■ Selected excerpt:
++++++++++

In [1]:
import json
from sklearn.preprocessing import MinMaxScaler
import numpy as np
import torch
import torch.nn as nn
import torch.optim as optim
import matplotlib.pyplot as plt
from scipy.spatial import ConvexHull

# Load the scaler parameters from JSON
with open('/Users/justint/Library/CloudStorage/OneDrive-Personal/Desktop/Academic Stuff/Arias Research/Materials_NN/Paper_Materials_2025/training/batch_3/scaler_y_0_05eV.json', 'r') as f:
    scaler_params = json.load(f)

# Create a new MinMaxScaler instance and set its parameters
scaler_y = MinMaxScaler(feature_range=tuple(scaler_params['feature_range']))
scaler_y.min_ = np.array(scaler_params['min_'])
scaler_y.scale_ = np.array(scaler_params['scale_'])
scaler_y.data_min_ = np.array(scaler_params['data_min_'])
scaler_y.data_max_ = np.array(scaler_params['data_max_'])
scaler_y.data_range_ = np.array(scaler_params['data_range_'])

# Check if CUDA is available
device = torch.device('cuda' if torch.cuda.is_available() else 'cpu')
print("Using device:", device)

class DeepSet(nn.Module):
    def __init__(self, input_dim, hidden_dim, output_dim):
        super(DeepSet, self).__init__()

++++++++++

■ Short exercise A: In the PyTorch notebook code, which scikit-learn class is created to hold the scaler parameters loaded from JSON?
■ Short exercise B: Write the rest of the PyTorch notebook code, starting right after its last line, the call to super inside the DeepSet constructor.
The rows after this note come from a different source than the notebook code.

++++++++++

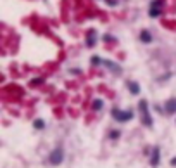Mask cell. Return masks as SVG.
Instances as JSON below:
<instances>
[{"label": "cell", "instance_id": "6da1fadb", "mask_svg": "<svg viewBox=\"0 0 176 168\" xmlns=\"http://www.w3.org/2000/svg\"><path fill=\"white\" fill-rule=\"evenodd\" d=\"M138 111H140V118H142L143 127L152 128L154 120H152V115H150V109H149V102H147L145 99H140L138 101Z\"/></svg>", "mask_w": 176, "mask_h": 168}, {"label": "cell", "instance_id": "7a4b0ae2", "mask_svg": "<svg viewBox=\"0 0 176 168\" xmlns=\"http://www.w3.org/2000/svg\"><path fill=\"white\" fill-rule=\"evenodd\" d=\"M111 116H112L114 120H116L117 123H128V121H131V120L135 118V113L131 111V109H119V108H112L111 109Z\"/></svg>", "mask_w": 176, "mask_h": 168}, {"label": "cell", "instance_id": "3957f363", "mask_svg": "<svg viewBox=\"0 0 176 168\" xmlns=\"http://www.w3.org/2000/svg\"><path fill=\"white\" fill-rule=\"evenodd\" d=\"M64 160H66V154H64L62 146H57V147H54V149L50 151L49 163L52 165V166H60V165L64 163Z\"/></svg>", "mask_w": 176, "mask_h": 168}, {"label": "cell", "instance_id": "277c9868", "mask_svg": "<svg viewBox=\"0 0 176 168\" xmlns=\"http://www.w3.org/2000/svg\"><path fill=\"white\" fill-rule=\"evenodd\" d=\"M164 11V0H152L149 4V16L150 18H161Z\"/></svg>", "mask_w": 176, "mask_h": 168}, {"label": "cell", "instance_id": "5b68a950", "mask_svg": "<svg viewBox=\"0 0 176 168\" xmlns=\"http://www.w3.org/2000/svg\"><path fill=\"white\" fill-rule=\"evenodd\" d=\"M97 42H98V33H97V30H95V28H90V30L86 31V37H85L86 47H88V49H93L95 45H97Z\"/></svg>", "mask_w": 176, "mask_h": 168}, {"label": "cell", "instance_id": "8992f818", "mask_svg": "<svg viewBox=\"0 0 176 168\" xmlns=\"http://www.w3.org/2000/svg\"><path fill=\"white\" fill-rule=\"evenodd\" d=\"M161 165V147L159 146H154L152 154H150V166L152 168H157Z\"/></svg>", "mask_w": 176, "mask_h": 168}, {"label": "cell", "instance_id": "52a82bcc", "mask_svg": "<svg viewBox=\"0 0 176 168\" xmlns=\"http://www.w3.org/2000/svg\"><path fill=\"white\" fill-rule=\"evenodd\" d=\"M102 66H105L109 71H112L114 75H121V71H123L119 64L114 63V61H111V59H104V64H102Z\"/></svg>", "mask_w": 176, "mask_h": 168}, {"label": "cell", "instance_id": "ba28073f", "mask_svg": "<svg viewBox=\"0 0 176 168\" xmlns=\"http://www.w3.org/2000/svg\"><path fill=\"white\" fill-rule=\"evenodd\" d=\"M164 113L166 115H176V97H171L164 102Z\"/></svg>", "mask_w": 176, "mask_h": 168}, {"label": "cell", "instance_id": "9c48e42d", "mask_svg": "<svg viewBox=\"0 0 176 168\" xmlns=\"http://www.w3.org/2000/svg\"><path fill=\"white\" fill-rule=\"evenodd\" d=\"M138 38H140V42H142V43H145V45L152 43V40H154L152 33H150L149 30H142V31H140V35H138Z\"/></svg>", "mask_w": 176, "mask_h": 168}, {"label": "cell", "instance_id": "30bf717a", "mask_svg": "<svg viewBox=\"0 0 176 168\" xmlns=\"http://www.w3.org/2000/svg\"><path fill=\"white\" fill-rule=\"evenodd\" d=\"M126 89L130 90V94L131 95H138L140 94V85H138V82H133V80H130V82H126Z\"/></svg>", "mask_w": 176, "mask_h": 168}, {"label": "cell", "instance_id": "8fae6325", "mask_svg": "<svg viewBox=\"0 0 176 168\" xmlns=\"http://www.w3.org/2000/svg\"><path fill=\"white\" fill-rule=\"evenodd\" d=\"M92 109H93V111H102V109H104V101H102V99H93V102H92Z\"/></svg>", "mask_w": 176, "mask_h": 168}, {"label": "cell", "instance_id": "7c38bea8", "mask_svg": "<svg viewBox=\"0 0 176 168\" xmlns=\"http://www.w3.org/2000/svg\"><path fill=\"white\" fill-rule=\"evenodd\" d=\"M33 128H35V130H43V128H45V120L36 118L33 121Z\"/></svg>", "mask_w": 176, "mask_h": 168}, {"label": "cell", "instance_id": "4fadbf2b", "mask_svg": "<svg viewBox=\"0 0 176 168\" xmlns=\"http://www.w3.org/2000/svg\"><path fill=\"white\" fill-rule=\"evenodd\" d=\"M90 63H92V66H100V64H104V59L100 56H92Z\"/></svg>", "mask_w": 176, "mask_h": 168}, {"label": "cell", "instance_id": "5bb4252c", "mask_svg": "<svg viewBox=\"0 0 176 168\" xmlns=\"http://www.w3.org/2000/svg\"><path fill=\"white\" fill-rule=\"evenodd\" d=\"M121 130H111L109 132V140H119Z\"/></svg>", "mask_w": 176, "mask_h": 168}, {"label": "cell", "instance_id": "9a60e30c", "mask_svg": "<svg viewBox=\"0 0 176 168\" xmlns=\"http://www.w3.org/2000/svg\"><path fill=\"white\" fill-rule=\"evenodd\" d=\"M43 82H45L43 78H35V80H31V82H30V85L31 87H38L40 83H43Z\"/></svg>", "mask_w": 176, "mask_h": 168}, {"label": "cell", "instance_id": "2e32d148", "mask_svg": "<svg viewBox=\"0 0 176 168\" xmlns=\"http://www.w3.org/2000/svg\"><path fill=\"white\" fill-rule=\"evenodd\" d=\"M104 40L105 42H116V37H114V35H111V33H105L104 35Z\"/></svg>", "mask_w": 176, "mask_h": 168}, {"label": "cell", "instance_id": "e0dca14e", "mask_svg": "<svg viewBox=\"0 0 176 168\" xmlns=\"http://www.w3.org/2000/svg\"><path fill=\"white\" fill-rule=\"evenodd\" d=\"M105 4H107L109 7H116V5H117V2H116V0H105Z\"/></svg>", "mask_w": 176, "mask_h": 168}, {"label": "cell", "instance_id": "ac0fdd59", "mask_svg": "<svg viewBox=\"0 0 176 168\" xmlns=\"http://www.w3.org/2000/svg\"><path fill=\"white\" fill-rule=\"evenodd\" d=\"M169 165H171L173 168H176V156H174V158H171V161H169Z\"/></svg>", "mask_w": 176, "mask_h": 168}]
</instances>
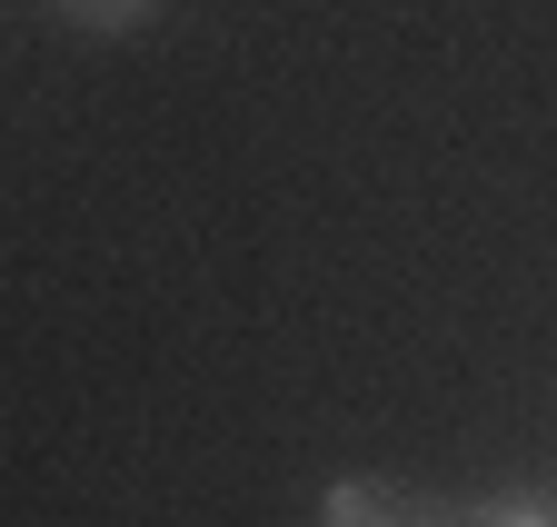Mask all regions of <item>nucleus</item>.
Returning a JSON list of instances; mask_svg holds the SVG:
<instances>
[{
    "label": "nucleus",
    "mask_w": 557,
    "mask_h": 527,
    "mask_svg": "<svg viewBox=\"0 0 557 527\" xmlns=\"http://www.w3.org/2000/svg\"><path fill=\"white\" fill-rule=\"evenodd\" d=\"M150 0H60V21H81V30H129Z\"/></svg>",
    "instance_id": "obj_2"
},
{
    "label": "nucleus",
    "mask_w": 557,
    "mask_h": 527,
    "mask_svg": "<svg viewBox=\"0 0 557 527\" xmlns=\"http://www.w3.org/2000/svg\"><path fill=\"white\" fill-rule=\"evenodd\" d=\"M319 527H478V507H429V498H398L379 478H338L319 498Z\"/></svg>",
    "instance_id": "obj_1"
},
{
    "label": "nucleus",
    "mask_w": 557,
    "mask_h": 527,
    "mask_svg": "<svg viewBox=\"0 0 557 527\" xmlns=\"http://www.w3.org/2000/svg\"><path fill=\"white\" fill-rule=\"evenodd\" d=\"M478 527H557L547 498H498V507H478Z\"/></svg>",
    "instance_id": "obj_3"
}]
</instances>
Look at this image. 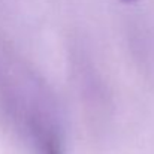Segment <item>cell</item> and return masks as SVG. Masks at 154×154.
Masks as SVG:
<instances>
[{
  "label": "cell",
  "instance_id": "obj_1",
  "mask_svg": "<svg viewBox=\"0 0 154 154\" xmlns=\"http://www.w3.org/2000/svg\"><path fill=\"white\" fill-rule=\"evenodd\" d=\"M126 2H132V0H126Z\"/></svg>",
  "mask_w": 154,
  "mask_h": 154
}]
</instances>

++++++++++

■ Final result A: MinMaxScaler

■ Final result B:
        self.rho = nn.Sequential(
            nn.Linear(input_dim, hidden_dim),
            nn.Tanh(),
            nn.Linear(hidden_dim, hidden_dim),
            nn.Tanh(),
            nn.Linear(hidden_dim, hidden_dim),
            nn.Tanh(),
            nn.Linear(hidden_dim, output_dim)
        )

    def forward(self, x):
        output = self.rho(x)
        return output

class InverseScaler(nn.Module):
    def __init__(self, feature_range, data_min, data_range):
        super(InverseScaler, self).__init__()
        feature_min, feature_max = feature_range
        self.a = data_range / (feature_max - feature_min)
        self.b = (-feature_min * self.a) + data_min
        # Convert to tensors and register as buffers
        self.register_buffer('a_tensor', torch.tensor(self.a, dtype=torch.float32))
        self.register_buffer('b_tensor', torch.tensor(self.b, dtype=torch.float32))
    
    def forward(self, x):
        return x * self.a_tensor + self.b_tensor

class DeepSetWithInverseScaling(nn.Module):
    def __init__(self, original_model, scaler_params):
        super(DeepSetWithInverseScaling, self).__init__()
        self.original_model = original_model
        feature_range = scaler_params['feature_range']
        data_min = scaler_params['data_min_'][0]
        data_range = scaler_params['data_range_'][0]
        self.inverse_scaler = InverseScaler(feature_range, data_min, data_range)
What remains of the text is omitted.